なぜなら、貴重なポルシェ356を世界で唯一無二のスタイルにカスタムビルドした、「MOMO 356 RSR アウトロー・バイ・エモリー」とネーミングされた、確かにアウトローな世界を狙った1台の356だったからだ。
2017年のSEMAショーで発表されたポルシェ「MOMO 356 RSR アウトロー」(C)2020 Courtesy of RM Sotheby's
RSRアウトローを製作したのは、ポルシェ356のチューニングとドレスアップでは世界的に有名な、ロッド・エモリーだ。
エモリーは、このRSRアウトローのベースとなる半ば朽ち果てた356を2012年に発見し、そこから新しいデザインのレンダリングをSNSに投稿する。

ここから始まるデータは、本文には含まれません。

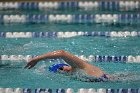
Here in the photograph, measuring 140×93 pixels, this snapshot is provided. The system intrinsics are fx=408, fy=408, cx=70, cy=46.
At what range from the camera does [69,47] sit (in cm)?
507

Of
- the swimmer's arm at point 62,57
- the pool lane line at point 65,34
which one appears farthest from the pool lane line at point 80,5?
the swimmer's arm at point 62,57

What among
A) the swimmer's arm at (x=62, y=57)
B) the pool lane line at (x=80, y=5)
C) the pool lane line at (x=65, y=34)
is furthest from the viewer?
the pool lane line at (x=80, y=5)

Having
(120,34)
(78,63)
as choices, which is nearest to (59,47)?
(120,34)

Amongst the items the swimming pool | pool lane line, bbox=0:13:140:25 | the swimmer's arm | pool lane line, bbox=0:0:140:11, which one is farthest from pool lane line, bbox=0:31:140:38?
the swimmer's arm

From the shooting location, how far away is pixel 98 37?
5.48 meters

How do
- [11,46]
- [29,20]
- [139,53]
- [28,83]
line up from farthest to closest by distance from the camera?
[29,20] → [11,46] → [139,53] → [28,83]

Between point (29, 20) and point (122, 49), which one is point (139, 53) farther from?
point (29, 20)

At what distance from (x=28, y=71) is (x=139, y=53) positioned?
4.48 feet

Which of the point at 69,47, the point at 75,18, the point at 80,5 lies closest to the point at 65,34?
the point at 69,47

それにいち早く反応したのが、ステアリングホイールなどのレーシング・エクイップメントのメジャー・ブランドであるMOMOオートモーティブグループの会長である、エンリケ・シスネロスだったのだ。
エモリーに全面的な信頼を寄せていたシスネロスからのオーダーはわずかにふたつ。
「MOMOのホイールを装着し、エグゾーストからはかつての多くのレーシングポルシェがそうであったように、排気とともに炎を吹き出すように」というシンプルなものだったという。
■外は「356」、中身は「964」の正体とは?
製作プロジェクトの始まりは、新ホイールのデザインと製作からであった。
デザインは、1970年代と1980年代にポルシェ「935」や「962C」などの足元を飾った、高性能で古典的なデザインの5スポーク・センターロックホイールからインスピレーションを得た。

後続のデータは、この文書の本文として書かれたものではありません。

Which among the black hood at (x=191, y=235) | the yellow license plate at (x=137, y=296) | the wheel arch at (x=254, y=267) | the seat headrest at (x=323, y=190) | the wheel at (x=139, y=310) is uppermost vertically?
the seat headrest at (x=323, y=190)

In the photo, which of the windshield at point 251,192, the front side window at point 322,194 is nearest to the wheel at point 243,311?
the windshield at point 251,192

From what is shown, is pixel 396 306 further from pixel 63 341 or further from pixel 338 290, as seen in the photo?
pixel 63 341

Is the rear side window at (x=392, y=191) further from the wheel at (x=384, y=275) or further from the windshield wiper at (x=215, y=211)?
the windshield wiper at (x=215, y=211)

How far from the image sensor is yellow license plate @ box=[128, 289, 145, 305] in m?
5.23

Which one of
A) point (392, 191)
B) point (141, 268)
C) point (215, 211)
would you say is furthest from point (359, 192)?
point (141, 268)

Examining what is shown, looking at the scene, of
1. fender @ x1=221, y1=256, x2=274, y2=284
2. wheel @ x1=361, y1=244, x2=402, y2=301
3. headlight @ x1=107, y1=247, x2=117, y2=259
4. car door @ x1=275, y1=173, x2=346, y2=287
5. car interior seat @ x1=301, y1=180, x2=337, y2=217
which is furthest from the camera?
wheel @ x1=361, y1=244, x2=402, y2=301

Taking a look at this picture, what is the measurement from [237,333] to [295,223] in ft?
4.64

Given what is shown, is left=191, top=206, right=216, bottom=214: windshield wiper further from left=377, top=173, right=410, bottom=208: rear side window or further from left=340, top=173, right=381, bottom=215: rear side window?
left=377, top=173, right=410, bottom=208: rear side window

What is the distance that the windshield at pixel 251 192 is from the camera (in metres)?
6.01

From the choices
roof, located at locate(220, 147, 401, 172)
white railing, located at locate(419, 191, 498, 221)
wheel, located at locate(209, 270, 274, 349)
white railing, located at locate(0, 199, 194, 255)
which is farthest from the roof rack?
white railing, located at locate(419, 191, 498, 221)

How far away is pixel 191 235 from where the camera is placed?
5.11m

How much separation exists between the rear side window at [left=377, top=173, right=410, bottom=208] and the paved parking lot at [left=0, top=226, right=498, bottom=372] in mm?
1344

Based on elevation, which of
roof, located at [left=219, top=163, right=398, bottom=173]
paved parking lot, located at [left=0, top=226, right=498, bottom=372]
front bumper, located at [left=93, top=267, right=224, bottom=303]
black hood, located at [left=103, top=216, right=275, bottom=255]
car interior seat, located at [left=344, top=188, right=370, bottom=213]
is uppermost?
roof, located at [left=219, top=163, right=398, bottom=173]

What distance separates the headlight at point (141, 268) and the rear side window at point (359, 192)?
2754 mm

964型「911」に使用されていた3.6リッター水平対向6気筒エンジンを4気筒にして搭載した「MOMO 356 RSR アウトロー」(C)2020 Courtesy of RM Sotheby's
結果は大成功だったといえるだろう。そのデザインと伝統のイエローのエンブレムからは、一瞬でそれがMOMO製のものであることが認識でき、またそのデザインはアウトローのコンセプトにボディデザインとともに素晴らしくマッチしている。
サイズはフロントが7J×17、リアが8J×17の設定。2020年初頭には、この「ヘリテージ5」ホイールをベースとした「ヘリテージ6」ホイールのセールスもスタートしている。ポルシェのカスタマーには気になるところだ。
ここからエモリーは、2012年に発見した1960年型のポルシェ「356Bクーペ」のレストアを開始……とは、シンプルにはいかなかった。なぜならこのRSRアウトローのボディやメカニズムは、1990年型の964型「911」をマッチングさせたからである。
搭載されるエンジンは、そもそも964型に使用されていた3.6リッター水平対向6気筒エンジンの中間シリンダー2本をカットして、356と同様に水平対向4気筒ツインターボとしたもので、これにはロスポートレーシングとターボクラフトの両社が協力している。
注目の最高出力は、ダッシュボードにレイアウトされた935スタイルのブーストコントローラーを使用すると、325psから375psの間で調整することができる。
一方で車重はわずかに1950ポンド(約884kg)であるから、いかにハイグリップなピレリ製タイヤを装着するとはいえ、その走りには十分なスキルが必要かもしれない。
インテリアのフィニッシュも実にレーシーな雰囲気だ。もちろんここでもMOMO製のプロダクトは多数使用されており、そのままサンデーレースなどにエントリーすることもできる。まさに時空を超えて復活を果たしたポルシェ356といえるだろう。
今回のRMサザビーズでの落札価格は、実に85万8000ドル(約9010万円)と相当な高額となった。
単なるレストアとは異なる、クラッシックカー・チューニングの世界、そしてそれに熱狂的なファンが存在することを証明する、好例であったといえる。